--- begin Data to process ---
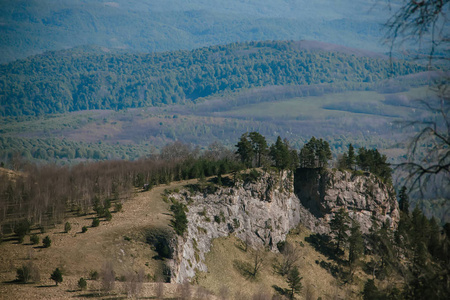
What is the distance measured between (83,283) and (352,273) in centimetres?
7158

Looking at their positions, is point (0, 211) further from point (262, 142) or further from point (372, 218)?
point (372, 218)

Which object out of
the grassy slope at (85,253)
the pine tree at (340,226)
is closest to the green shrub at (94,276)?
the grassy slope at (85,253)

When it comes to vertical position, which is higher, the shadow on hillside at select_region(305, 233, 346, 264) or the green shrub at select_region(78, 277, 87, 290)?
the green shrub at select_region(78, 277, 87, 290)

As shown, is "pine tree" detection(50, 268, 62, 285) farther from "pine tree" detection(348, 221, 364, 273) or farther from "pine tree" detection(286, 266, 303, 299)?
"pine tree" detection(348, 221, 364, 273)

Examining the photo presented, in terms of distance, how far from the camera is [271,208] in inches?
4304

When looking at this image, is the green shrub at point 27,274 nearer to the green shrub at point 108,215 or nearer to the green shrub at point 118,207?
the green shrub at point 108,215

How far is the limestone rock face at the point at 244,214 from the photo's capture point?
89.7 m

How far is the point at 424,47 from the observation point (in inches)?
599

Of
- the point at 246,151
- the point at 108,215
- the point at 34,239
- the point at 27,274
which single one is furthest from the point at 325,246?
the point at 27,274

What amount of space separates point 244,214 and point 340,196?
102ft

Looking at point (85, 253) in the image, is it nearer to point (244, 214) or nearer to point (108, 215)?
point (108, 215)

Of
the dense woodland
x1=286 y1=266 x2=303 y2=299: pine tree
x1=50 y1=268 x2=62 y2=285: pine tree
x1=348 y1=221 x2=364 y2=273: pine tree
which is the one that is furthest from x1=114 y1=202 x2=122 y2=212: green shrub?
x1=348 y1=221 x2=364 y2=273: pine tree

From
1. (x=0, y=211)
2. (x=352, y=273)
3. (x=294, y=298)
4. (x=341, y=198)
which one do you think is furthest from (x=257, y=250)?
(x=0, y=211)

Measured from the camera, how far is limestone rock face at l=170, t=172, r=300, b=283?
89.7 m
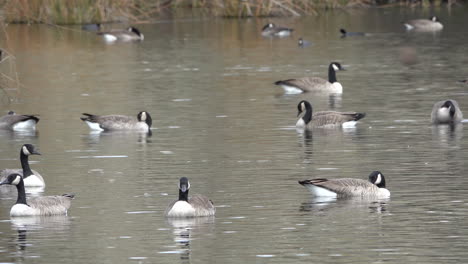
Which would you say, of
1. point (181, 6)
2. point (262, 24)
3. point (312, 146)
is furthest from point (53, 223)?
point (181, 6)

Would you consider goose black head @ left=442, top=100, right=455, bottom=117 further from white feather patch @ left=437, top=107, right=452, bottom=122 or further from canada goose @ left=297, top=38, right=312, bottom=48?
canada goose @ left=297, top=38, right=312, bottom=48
--- end Data to process ---
--- begin Data to process ---
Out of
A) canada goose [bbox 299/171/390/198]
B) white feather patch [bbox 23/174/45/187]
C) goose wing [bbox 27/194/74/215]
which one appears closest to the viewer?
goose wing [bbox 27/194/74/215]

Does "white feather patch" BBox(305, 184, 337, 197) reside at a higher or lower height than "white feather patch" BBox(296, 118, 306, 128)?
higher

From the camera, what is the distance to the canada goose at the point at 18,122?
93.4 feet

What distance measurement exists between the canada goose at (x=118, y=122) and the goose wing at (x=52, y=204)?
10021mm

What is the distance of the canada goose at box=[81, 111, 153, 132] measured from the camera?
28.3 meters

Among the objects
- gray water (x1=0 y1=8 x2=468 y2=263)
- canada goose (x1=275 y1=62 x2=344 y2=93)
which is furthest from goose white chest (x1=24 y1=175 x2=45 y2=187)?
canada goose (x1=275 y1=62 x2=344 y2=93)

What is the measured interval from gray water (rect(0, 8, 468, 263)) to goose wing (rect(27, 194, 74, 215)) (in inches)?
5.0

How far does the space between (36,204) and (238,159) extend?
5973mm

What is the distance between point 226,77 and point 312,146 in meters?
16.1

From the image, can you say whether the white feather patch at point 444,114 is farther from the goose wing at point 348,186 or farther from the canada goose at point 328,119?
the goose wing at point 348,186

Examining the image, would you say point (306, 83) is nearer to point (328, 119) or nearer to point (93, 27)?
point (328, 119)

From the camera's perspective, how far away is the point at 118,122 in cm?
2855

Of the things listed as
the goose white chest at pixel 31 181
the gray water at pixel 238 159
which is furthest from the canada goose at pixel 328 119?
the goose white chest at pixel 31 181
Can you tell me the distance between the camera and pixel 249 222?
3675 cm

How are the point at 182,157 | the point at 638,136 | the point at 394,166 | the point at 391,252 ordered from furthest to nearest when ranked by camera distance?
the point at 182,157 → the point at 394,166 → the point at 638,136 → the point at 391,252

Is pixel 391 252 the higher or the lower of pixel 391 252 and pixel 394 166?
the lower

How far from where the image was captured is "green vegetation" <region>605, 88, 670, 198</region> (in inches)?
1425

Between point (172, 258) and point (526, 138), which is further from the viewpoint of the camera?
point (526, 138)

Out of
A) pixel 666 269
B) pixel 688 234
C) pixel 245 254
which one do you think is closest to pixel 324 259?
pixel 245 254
--- end Data to process ---
--- begin Data to process ---
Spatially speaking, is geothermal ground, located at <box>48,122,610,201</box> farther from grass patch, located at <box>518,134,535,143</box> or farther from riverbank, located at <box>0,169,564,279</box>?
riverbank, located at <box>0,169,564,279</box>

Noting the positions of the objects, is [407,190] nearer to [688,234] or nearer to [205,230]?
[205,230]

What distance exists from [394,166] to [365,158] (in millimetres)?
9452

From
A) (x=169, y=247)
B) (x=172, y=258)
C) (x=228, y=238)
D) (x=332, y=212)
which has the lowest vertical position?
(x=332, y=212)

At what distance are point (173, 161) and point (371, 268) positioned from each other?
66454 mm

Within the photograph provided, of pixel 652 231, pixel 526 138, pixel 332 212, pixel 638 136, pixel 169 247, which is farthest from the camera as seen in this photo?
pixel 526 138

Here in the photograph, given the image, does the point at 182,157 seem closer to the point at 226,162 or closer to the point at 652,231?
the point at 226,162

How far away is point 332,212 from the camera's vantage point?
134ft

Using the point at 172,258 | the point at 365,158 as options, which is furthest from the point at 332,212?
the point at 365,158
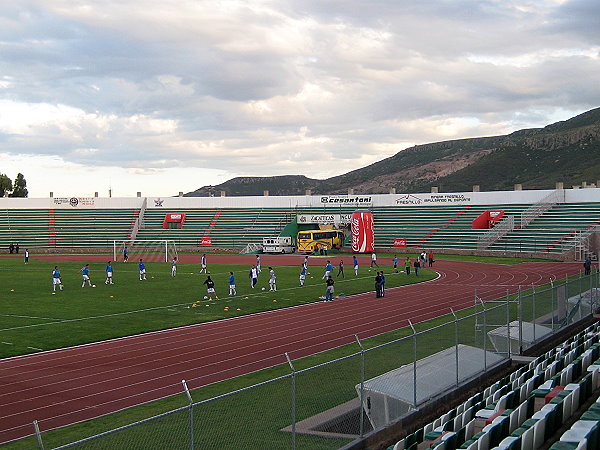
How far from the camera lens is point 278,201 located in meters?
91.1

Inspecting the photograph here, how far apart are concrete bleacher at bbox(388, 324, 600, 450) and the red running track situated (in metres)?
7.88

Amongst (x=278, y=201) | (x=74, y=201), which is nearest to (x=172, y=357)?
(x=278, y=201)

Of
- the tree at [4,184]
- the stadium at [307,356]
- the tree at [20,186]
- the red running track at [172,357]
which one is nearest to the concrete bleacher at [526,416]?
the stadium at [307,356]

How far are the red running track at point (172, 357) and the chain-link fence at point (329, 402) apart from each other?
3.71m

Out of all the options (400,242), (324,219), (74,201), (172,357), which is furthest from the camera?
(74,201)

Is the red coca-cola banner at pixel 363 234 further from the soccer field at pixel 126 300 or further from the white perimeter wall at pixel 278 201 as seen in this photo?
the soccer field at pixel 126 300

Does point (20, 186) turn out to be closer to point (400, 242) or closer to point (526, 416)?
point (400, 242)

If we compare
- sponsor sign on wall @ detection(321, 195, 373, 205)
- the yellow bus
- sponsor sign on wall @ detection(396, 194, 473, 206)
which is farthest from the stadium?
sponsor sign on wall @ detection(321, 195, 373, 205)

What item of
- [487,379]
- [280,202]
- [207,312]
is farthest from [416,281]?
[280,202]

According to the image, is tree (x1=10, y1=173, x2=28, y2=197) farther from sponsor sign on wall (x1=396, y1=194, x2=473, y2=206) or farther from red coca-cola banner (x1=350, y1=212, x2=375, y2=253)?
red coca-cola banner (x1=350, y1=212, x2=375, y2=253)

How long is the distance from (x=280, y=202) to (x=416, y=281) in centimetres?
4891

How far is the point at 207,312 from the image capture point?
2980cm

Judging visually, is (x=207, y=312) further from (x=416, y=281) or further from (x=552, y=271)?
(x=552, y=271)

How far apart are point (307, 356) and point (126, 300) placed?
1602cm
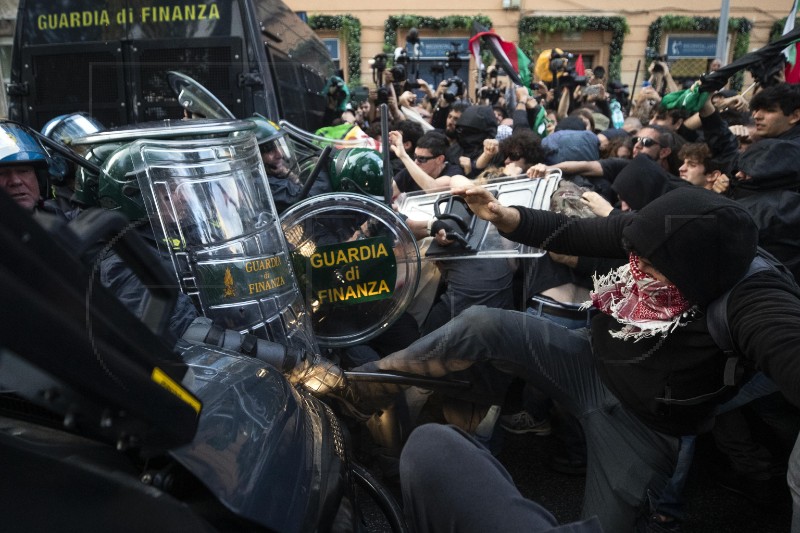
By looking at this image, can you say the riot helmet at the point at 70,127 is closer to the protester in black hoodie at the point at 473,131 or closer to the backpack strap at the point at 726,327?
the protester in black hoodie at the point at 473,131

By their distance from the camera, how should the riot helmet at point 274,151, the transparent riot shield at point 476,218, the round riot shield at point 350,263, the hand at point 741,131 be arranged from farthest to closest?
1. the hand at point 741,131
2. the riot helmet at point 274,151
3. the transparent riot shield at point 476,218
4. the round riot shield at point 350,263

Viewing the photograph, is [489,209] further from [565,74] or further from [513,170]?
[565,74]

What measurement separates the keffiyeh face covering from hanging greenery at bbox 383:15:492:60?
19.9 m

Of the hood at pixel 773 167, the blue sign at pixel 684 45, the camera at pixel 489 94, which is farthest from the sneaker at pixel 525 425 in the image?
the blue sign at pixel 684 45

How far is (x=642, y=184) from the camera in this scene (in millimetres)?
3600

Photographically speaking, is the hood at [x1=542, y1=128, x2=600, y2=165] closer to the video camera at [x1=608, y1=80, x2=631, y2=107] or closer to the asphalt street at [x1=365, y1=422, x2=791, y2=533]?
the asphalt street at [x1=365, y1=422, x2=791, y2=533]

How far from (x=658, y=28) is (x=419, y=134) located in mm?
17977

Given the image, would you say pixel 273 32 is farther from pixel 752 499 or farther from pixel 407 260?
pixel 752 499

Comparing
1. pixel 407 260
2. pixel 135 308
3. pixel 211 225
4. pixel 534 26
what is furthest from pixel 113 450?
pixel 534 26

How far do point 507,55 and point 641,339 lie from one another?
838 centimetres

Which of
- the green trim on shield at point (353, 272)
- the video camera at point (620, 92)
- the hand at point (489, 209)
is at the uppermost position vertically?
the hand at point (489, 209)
--- end Data to process ---
● **What needs to be done**: How many lines in the records above contain the word "farthest"? Reply with the number alone.

● **Task solution**: 5